> [Request]: Can you put every line of the items below into a JSON list of strings, one string per line, with blank lines left out?
:: Extracted entries ::
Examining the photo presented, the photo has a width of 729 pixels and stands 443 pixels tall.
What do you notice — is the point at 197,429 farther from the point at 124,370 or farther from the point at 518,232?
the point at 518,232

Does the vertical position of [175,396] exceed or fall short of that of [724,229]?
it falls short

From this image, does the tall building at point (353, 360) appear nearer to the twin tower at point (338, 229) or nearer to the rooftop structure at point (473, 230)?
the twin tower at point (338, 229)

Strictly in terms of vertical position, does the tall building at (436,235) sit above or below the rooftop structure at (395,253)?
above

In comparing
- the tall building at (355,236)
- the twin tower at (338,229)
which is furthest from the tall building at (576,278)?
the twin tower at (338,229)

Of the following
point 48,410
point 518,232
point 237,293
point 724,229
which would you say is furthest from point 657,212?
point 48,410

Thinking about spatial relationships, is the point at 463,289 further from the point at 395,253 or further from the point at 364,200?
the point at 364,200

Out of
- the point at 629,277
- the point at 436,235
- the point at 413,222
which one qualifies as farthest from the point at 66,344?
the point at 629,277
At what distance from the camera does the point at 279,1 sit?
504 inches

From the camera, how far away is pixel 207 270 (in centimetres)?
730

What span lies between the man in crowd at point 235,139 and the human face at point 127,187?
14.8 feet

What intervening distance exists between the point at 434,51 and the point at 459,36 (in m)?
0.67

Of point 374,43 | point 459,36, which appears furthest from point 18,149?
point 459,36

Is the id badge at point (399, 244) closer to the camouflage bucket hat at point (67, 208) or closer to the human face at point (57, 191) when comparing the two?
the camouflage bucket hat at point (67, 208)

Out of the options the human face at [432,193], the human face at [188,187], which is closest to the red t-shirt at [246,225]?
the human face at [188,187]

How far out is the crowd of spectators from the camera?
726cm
:::
> [Output of the exercise]:
[
  "Examining the photo presented, the photo has a width of 729 pixels and stands 443 pixels tall.",
  "What do you notice — is the point at 197,429 farther from the point at 124,370 or farther from the point at 518,232?",
  "the point at 518,232",
  "Does the vertical position of [175,396] exceed or fall short of that of [724,229]?",
  "it falls short",
  "From this image, does the tall building at point (353, 360) appear nearer to the twin tower at point (338, 229) or nearer to the rooftop structure at point (473, 230)?",
  "the twin tower at point (338, 229)",
  "Strictly in terms of vertical position, does the tall building at (436,235) sit above or below the rooftop structure at (395,253)?",
  "above",
  "In comparing",
  "- the tall building at (355,236)",
  "- the twin tower at (338,229)",
  "which is furthest from the tall building at (576,278)?",
  "the twin tower at (338,229)",
  "Of the following",
  "point 48,410",
  "point 518,232",
  "point 237,293",
  "point 724,229",
  "which would you say is furthest from point 657,212?",
  "point 48,410",
  "Thinking about spatial relationships, is the point at 463,289 further from the point at 395,253 or further from the point at 364,200?",
  "the point at 364,200",
  "Out of",
  "- the point at 629,277",
  "- the point at 436,235",
  "- the point at 413,222",
  "which one qualifies as farthest from the point at 66,344?",
  "the point at 629,277",
  "At what distance from the camera does the point at 279,1 sit?",
  "504 inches",
  "From the camera, how far away is pixel 207 270 (in centimetres)?",
  "730",
  "What span lies between the man in crowd at point 235,139 and the human face at point 127,187?",
  "14.8 feet",
  "What intervening distance exists between the point at 434,51 and the point at 459,36 (in m)?",
  "0.67",
  "Of point 374,43 | point 459,36, which appears furthest from point 18,149?",
  "point 459,36",
  "Is the id badge at point (399, 244) closer to the camouflage bucket hat at point (67, 208) or closer to the human face at point (57, 191) when comparing the two?",
  "the camouflage bucket hat at point (67, 208)",
  "Out of the options the human face at [432,193], the human face at [188,187], which is closest to the red t-shirt at [246,225]?",
  "the human face at [188,187]",
  "How far out is the crowd of spectators from the camera?",
  "726cm"
]